Crime and corruption runs rampant in the Philippines, according to Erik Matti’s On the Job. Inspired by real-life events, the film traces the outrageously illegal activities of an unholy mixture of political and military authorities, who conspired to release prisoners on leave so they could cary out contract killings.
It sounds too awful to be true, but in the hands of Matti and company, it’s all too convincing. Structured as an action thriller, the film follows two parallel storylines that keep colliding against with one another with increasingly violent results. Francis Coronel Jr. (Piolo Pascual) is a rising star in the National Bureau of Investigation (NBI), a branch of the Department of Justice. He’s aware that his rise is due, at least in part, to his father-in-law, a powerful politician. When Francis is assigned to take over the homicide investigation of a police officer, he butts heads with Sergeant Acosta (Joey Marquez), a local detective who is fed up with continued corruption in (and interference from ) high levels of government. Acosta is aware of Francis’ connections; for his part, Francis ignores his nagging conscience, telling himself that he’s doing so for the sake of his wife Nicky.
Meanwhile, in prison, the aging Tatang (Joel Torre) begins the process of training a promising young inmate in the ways of trained assassins, giving him counsel in dealing with the prison guards, who facilitate their frequent one-day releases in and out of the secured facilities. as well their “middleman.” a dispassionate woman named Thelma. The killers enjoy fringe benefits not accorded other prisoners in the overly crowded facilities — money, chiefly, but also time to spend with their families — so Tatang is none too happy when he learns that his ‘contract assassin’ days will come to a close as soon as he is paroled. His earnings have made it possible for his daughter to pay tuition and attend law school, and also give money to his wife on a regular basis. If Tatang is unhappy, his wife is doubly so.
Using the homicide investigation as a fulcrum to examine Filipino society, Matti provides an eye-opening look that is none too appealing. The gulf between the rich and the poor is stark; Tatang’s family lives in exceedingly modest surroundings that are threadbare at best, in a vast neighborhood that seems to encompass half the city. Among the rich and powerful, ordering executions appears to be second nature, a handy method to eliminate opponents and other distractions from the real job: running the country.
The idea of putting the job first also dictates the conduct of the inmates who carry out the cold-blooded murders. As the “middleman” explains to Tatang, convicts never turn down jobs; they have no choice, plus they need the money. In such desperate straits, they never cause any trouble.
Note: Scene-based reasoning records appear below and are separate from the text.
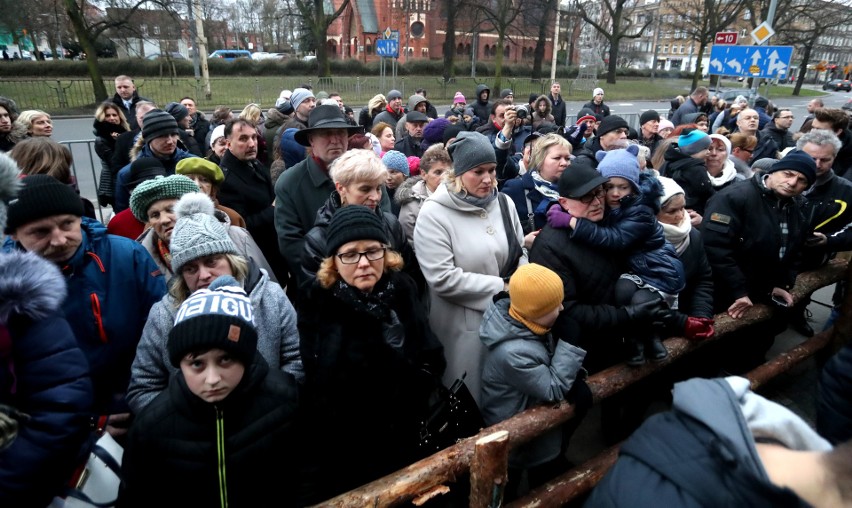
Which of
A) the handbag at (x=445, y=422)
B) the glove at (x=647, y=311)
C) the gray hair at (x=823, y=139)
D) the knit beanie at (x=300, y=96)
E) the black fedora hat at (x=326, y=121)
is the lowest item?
the handbag at (x=445, y=422)

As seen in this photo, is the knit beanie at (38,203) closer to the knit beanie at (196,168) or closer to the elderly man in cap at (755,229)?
the knit beanie at (196,168)

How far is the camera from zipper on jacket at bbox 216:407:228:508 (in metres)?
1.75

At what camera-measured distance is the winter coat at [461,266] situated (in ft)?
9.02

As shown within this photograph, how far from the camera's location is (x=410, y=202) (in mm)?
3607

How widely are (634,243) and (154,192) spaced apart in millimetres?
2776

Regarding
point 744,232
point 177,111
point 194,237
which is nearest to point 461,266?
point 194,237

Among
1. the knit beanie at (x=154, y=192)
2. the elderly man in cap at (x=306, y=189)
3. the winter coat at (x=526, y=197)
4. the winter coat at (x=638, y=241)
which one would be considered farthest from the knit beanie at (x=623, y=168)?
the knit beanie at (x=154, y=192)

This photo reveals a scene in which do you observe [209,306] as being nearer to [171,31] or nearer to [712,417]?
[712,417]

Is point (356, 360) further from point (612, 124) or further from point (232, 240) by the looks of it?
point (612, 124)

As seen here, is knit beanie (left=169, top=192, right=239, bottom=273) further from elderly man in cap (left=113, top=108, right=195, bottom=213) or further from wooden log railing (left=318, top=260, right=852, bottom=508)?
elderly man in cap (left=113, top=108, right=195, bottom=213)

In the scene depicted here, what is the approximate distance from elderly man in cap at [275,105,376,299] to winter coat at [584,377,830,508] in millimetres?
2506

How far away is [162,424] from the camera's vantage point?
5.78 ft

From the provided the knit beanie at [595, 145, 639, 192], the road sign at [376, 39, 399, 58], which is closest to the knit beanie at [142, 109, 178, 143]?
the knit beanie at [595, 145, 639, 192]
They’re the perfect stool pigeons, except they can be used over and over again because the corrupt prison system, from the wardens on down, covers up all incriminating evidence.
It all sounds rather depressing, but Matti juices things up by staging the street killing sequences with great verve and ambition. That lends verisimilitude and authenticity, cinematic as it sounds and plays, to a film that is rife with anger about the society and system of government that not only tolerates, but encourages such corruption and criminality.
The film made its U.S. premiere at Fantastic Fest in Austin. It opens in select theaters on Friday, September 27.